A variation of the above is to make use of Solaris 10 x86/x64 Linux Container technology. This is a capability introduced in Solaris 10 where Linux applications are run in a Linux container on the Solaris 10 system. A Linux Container is effectively a Solaris kernel with Linux kernel interfaces (system calls, /proc, etc) with standard Linux distribution user-land components (utilities, etc) and Sun claims a high-level of binary compatibility with Linux distributions. In this variation XAU/CPSU can be installed on the same Solaris 10 x86/x64 server that hosts the Linux Container and through shell scripting mechanisms already mention access to the Linux applications/desktop can be achieved.
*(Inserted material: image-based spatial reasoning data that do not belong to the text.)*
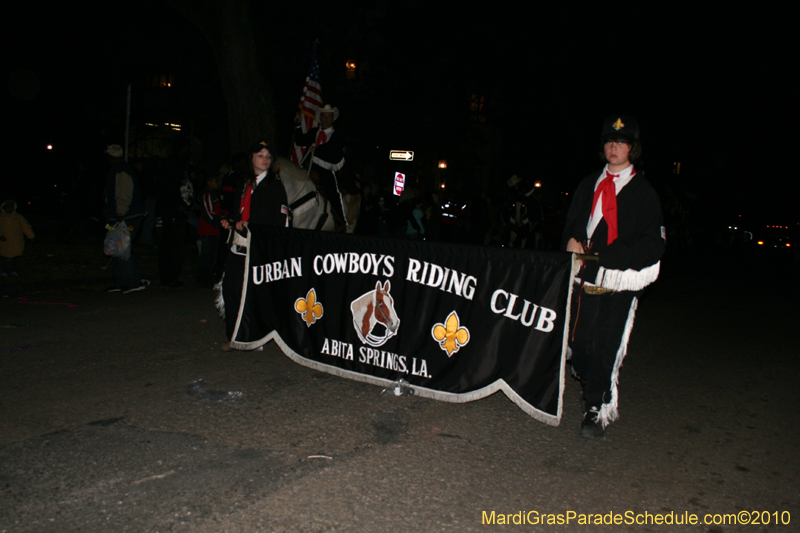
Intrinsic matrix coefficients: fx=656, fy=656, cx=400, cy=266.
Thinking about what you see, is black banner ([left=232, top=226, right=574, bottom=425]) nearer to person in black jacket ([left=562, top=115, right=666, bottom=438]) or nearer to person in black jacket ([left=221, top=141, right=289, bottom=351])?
person in black jacket ([left=221, top=141, right=289, bottom=351])

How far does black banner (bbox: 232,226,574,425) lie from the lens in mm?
4281

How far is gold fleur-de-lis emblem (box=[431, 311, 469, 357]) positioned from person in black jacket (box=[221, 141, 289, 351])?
2057 mm

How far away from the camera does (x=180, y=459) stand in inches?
146

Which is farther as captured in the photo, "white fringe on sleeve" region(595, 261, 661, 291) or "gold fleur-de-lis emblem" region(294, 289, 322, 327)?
"gold fleur-de-lis emblem" region(294, 289, 322, 327)

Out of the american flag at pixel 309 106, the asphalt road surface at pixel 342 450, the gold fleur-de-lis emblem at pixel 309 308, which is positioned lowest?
the asphalt road surface at pixel 342 450

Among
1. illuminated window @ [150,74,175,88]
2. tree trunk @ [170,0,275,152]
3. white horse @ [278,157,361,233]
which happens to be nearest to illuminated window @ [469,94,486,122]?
illuminated window @ [150,74,175,88]

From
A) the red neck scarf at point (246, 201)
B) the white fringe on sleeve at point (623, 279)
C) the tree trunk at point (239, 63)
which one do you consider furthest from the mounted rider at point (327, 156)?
the white fringe on sleeve at point (623, 279)

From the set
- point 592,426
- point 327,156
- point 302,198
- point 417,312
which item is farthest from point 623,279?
point 327,156

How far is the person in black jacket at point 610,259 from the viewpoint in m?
4.21

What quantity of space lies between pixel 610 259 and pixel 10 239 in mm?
9379

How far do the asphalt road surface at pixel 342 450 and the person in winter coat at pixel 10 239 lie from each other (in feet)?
12.6

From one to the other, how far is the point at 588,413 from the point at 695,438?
2.59 ft

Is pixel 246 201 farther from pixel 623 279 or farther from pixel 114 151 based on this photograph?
pixel 114 151

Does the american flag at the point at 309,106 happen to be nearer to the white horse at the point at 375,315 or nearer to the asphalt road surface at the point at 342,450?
the asphalt road surface at the point at 342,450
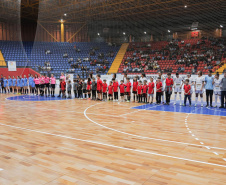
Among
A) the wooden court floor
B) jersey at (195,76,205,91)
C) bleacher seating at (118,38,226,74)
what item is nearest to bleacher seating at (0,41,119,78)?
bleacher seating at (118,38,226,74)

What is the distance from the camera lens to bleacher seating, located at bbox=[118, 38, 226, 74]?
1833 cm

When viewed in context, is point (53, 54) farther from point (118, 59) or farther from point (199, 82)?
point (199, 82)

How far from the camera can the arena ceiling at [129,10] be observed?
18.8 meters

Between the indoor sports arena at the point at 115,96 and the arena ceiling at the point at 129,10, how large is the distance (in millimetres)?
101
Now that Solaris 10 x86/x64 is officially supported on HP, IBM and Dell hardware as well of course on Sun’s own x86/x64 hardware there is a range of hardware vendor supported options here.
Another variation is the use one of the x86/x64 server virtualization solutions to virtualize both the XAU/CPSU and Linux servers. The requirement here is the support for both Solaris x86/x64 and Linux x86/x64 virtual machines. The example below shows how it might be achieved with XenServer virtalizing Linux and Solaris 10 servers once Sun completes their paravirtualized kernel and drivers. However, any other server virtualisation technology that can virtualize the Linux and Solaris servers can be used to provide a similar solution.
Options in this area are appearing all the time and and some may well warrant investigation. One recent announcement from Transitive offers capabilities to run Solaris SPARC binaries on Linux x86/x64.
So I hope I have shown there are ways to architect a solution to publish Linux Applications/Desktops with existing XAU/CPSU offerings but do please do tell us what you think.